>> BEGIN PASSAGE SHOWN
My Citizens, the limpid and pure love that the Suzerain of Spice – YOUR TFD! – feels for all things curried is truly beyond measure, and this delicious recipe from the Indian state of Maharashtra is definitely one of my most beloved!
Shrimp are already one of my favorites, and add in a unique masala blend endemic to the region and you get a potently-flavored main dish truly worthy to grace any table – in any home – of any member of TFD Nation! I am honored to share my take on this seminal recipe and hope you see fit to sample its savory delights forthwith!
Maharashtrian or Marathi cuisine is the cuisine of the Marathi people from the Indian state of Maharashtra. It has distinctive attributes, while sharing much with other Indian cuisines. Traditionally, Maharashtrians have considered their food to be more austere than others.
Maharashtrian cuisine includes mild and spicy dishes. Wheat, rice, jowar, bajri, vegetables, lentils and fruit are dietary staples. Peanuts and cashews are often served with vegetables. Meat was traditionally used sparsely or only by the well off until recently, because of economic conditions and culture.
The urban population in Maharashtrian cities such as Mumbai, Pune and others has been influenced by cuisine from other parts of India and abroad. For example, the Udupi dishes idli and dosa, as well as Chinese and Western dishes, are quite popular in home cooking, and in restaurants.
>> END PASSAGE SHOWN
>> BEGIN RECORDS SHOWN
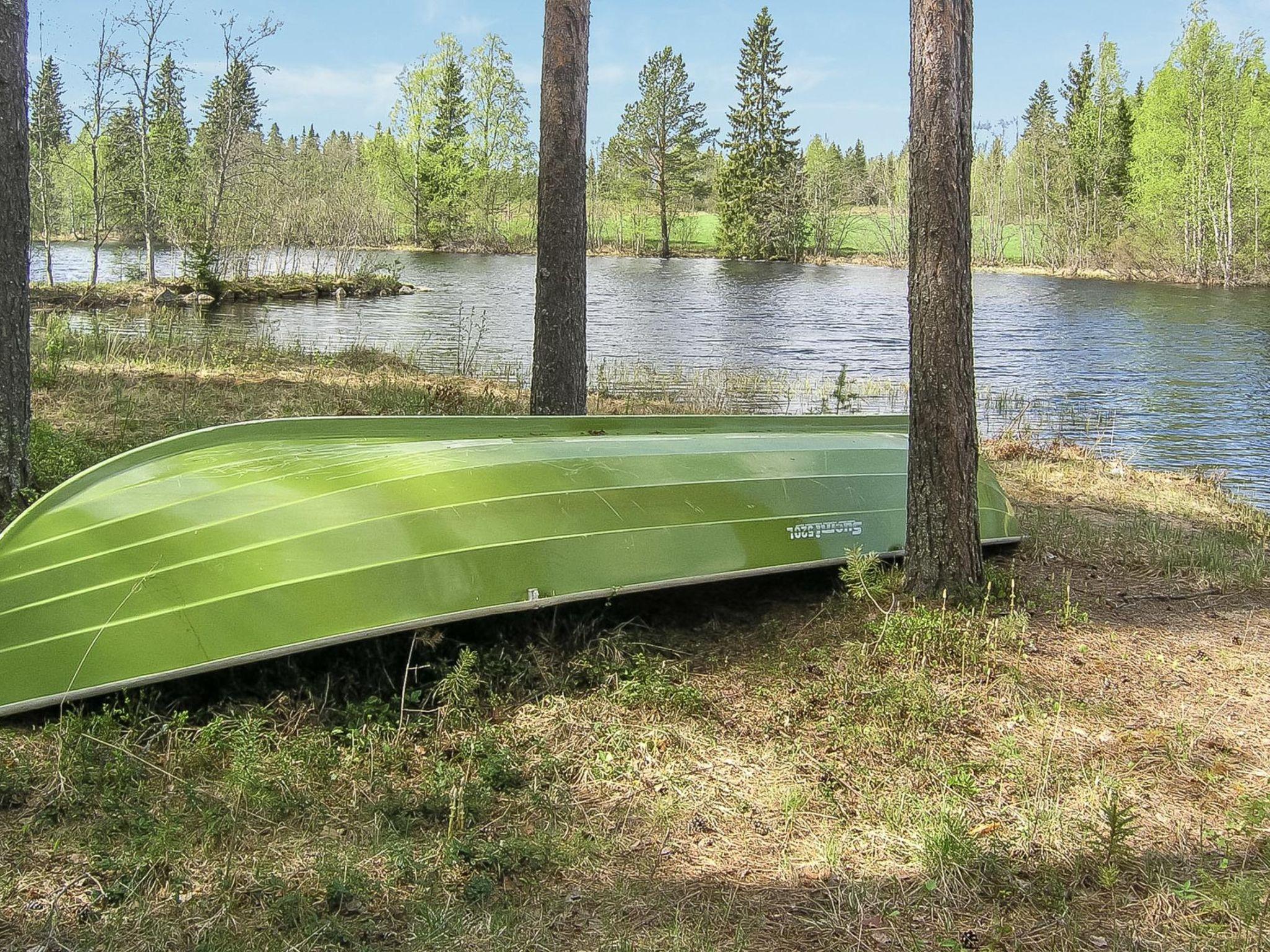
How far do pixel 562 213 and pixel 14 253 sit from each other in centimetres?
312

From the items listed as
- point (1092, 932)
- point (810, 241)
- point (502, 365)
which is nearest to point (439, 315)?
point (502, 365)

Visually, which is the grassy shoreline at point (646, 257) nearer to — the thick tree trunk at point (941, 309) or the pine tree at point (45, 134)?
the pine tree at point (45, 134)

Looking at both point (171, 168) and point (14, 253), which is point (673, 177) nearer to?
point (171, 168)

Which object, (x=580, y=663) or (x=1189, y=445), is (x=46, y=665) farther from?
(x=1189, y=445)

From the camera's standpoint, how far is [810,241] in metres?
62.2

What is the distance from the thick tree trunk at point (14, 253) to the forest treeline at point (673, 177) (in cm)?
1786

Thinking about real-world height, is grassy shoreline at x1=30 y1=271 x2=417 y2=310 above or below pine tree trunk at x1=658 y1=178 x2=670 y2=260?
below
>> END RECORDS SHOWN
>> BEGIN RECORDS SHOWN
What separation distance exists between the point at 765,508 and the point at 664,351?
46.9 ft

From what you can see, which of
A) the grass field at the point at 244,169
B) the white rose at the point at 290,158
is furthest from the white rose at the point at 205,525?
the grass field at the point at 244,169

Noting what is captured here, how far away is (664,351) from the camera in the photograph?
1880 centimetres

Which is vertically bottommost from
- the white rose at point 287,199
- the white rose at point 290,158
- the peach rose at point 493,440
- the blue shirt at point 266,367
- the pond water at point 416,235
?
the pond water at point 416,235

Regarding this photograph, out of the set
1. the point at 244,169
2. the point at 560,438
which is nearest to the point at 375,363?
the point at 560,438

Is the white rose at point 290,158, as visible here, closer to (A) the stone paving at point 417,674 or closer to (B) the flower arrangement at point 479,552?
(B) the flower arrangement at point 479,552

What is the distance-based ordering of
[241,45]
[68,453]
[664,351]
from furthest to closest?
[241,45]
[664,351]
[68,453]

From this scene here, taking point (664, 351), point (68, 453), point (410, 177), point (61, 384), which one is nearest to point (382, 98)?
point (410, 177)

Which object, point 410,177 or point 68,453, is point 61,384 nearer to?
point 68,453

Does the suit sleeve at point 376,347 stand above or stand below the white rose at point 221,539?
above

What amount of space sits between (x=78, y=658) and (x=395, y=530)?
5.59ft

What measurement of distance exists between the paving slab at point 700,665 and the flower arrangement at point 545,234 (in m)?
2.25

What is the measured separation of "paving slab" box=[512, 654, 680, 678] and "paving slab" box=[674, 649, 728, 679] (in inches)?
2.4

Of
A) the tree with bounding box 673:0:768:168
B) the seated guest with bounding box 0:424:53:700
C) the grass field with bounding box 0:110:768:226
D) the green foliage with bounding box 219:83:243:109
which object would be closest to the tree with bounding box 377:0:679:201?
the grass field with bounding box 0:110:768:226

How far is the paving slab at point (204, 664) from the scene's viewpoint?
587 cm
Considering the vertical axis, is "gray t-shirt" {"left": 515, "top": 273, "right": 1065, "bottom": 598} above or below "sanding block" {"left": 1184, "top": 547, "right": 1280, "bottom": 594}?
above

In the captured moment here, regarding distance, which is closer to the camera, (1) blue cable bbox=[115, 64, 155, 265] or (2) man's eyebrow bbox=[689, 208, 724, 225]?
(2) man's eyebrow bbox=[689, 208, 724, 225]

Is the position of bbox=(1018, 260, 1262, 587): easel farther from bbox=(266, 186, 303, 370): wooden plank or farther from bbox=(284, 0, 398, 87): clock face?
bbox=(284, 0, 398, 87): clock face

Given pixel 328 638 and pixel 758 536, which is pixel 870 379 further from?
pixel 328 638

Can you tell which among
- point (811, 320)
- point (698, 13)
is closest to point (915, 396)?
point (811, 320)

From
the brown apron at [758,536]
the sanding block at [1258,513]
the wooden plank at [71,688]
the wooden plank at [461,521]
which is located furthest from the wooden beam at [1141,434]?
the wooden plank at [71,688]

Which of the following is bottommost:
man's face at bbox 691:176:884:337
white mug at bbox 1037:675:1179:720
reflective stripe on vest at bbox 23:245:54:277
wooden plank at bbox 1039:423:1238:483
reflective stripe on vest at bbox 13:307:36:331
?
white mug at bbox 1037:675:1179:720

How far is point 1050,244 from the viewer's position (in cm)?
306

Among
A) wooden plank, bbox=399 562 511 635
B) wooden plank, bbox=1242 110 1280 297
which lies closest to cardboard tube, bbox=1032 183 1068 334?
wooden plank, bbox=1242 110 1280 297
>> END RECORDS SHOWN
>> BEGIN RECORDS SHOWN
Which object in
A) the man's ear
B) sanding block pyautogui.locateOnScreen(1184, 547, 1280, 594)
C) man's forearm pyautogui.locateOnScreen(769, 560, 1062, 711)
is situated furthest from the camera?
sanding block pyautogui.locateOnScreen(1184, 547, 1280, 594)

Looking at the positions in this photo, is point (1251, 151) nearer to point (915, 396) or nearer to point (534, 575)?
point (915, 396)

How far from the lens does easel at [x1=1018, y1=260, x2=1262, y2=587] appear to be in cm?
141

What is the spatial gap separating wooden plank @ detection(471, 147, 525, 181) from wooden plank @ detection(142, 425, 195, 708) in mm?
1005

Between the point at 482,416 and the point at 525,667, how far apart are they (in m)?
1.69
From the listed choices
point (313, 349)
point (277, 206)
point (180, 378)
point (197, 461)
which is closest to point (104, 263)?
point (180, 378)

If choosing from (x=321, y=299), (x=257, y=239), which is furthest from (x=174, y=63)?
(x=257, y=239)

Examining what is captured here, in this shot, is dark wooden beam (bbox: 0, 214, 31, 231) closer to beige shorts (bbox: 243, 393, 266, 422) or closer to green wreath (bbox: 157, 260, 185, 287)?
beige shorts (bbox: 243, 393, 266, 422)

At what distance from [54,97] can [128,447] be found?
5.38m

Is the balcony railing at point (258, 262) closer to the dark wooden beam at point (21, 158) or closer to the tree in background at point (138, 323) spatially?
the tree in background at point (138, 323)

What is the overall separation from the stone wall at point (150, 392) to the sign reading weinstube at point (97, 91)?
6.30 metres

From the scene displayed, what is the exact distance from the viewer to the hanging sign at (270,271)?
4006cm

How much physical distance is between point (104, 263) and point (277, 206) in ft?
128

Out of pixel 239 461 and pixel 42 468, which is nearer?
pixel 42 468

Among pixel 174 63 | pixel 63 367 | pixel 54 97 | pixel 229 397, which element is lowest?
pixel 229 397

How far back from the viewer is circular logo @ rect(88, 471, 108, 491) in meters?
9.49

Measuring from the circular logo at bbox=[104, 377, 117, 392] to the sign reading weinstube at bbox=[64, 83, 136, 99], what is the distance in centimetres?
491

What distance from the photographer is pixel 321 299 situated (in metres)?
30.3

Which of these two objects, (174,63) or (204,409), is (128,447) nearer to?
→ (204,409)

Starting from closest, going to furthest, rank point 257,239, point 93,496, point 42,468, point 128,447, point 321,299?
>> END RECORDS SHOWN
• **GIVEN INSTRUCTION**
Revise the Maharashtrian shrimp text above, starting at "Shrimp are already" and ending at "savory delights forthwith!", so that "main dish" becomes "entrée".

• **ANSWER TO THIS TASK**
Shrimp are already one of my favorites, and add in a unique masala blend endemic to the region and you get a potently-flavored entrée truly worthy to grace any table – in any home – of any member of TFD Nation! I am honored to share my take on this seminal recipe and hope you see fit to sample its savory delights forthwith!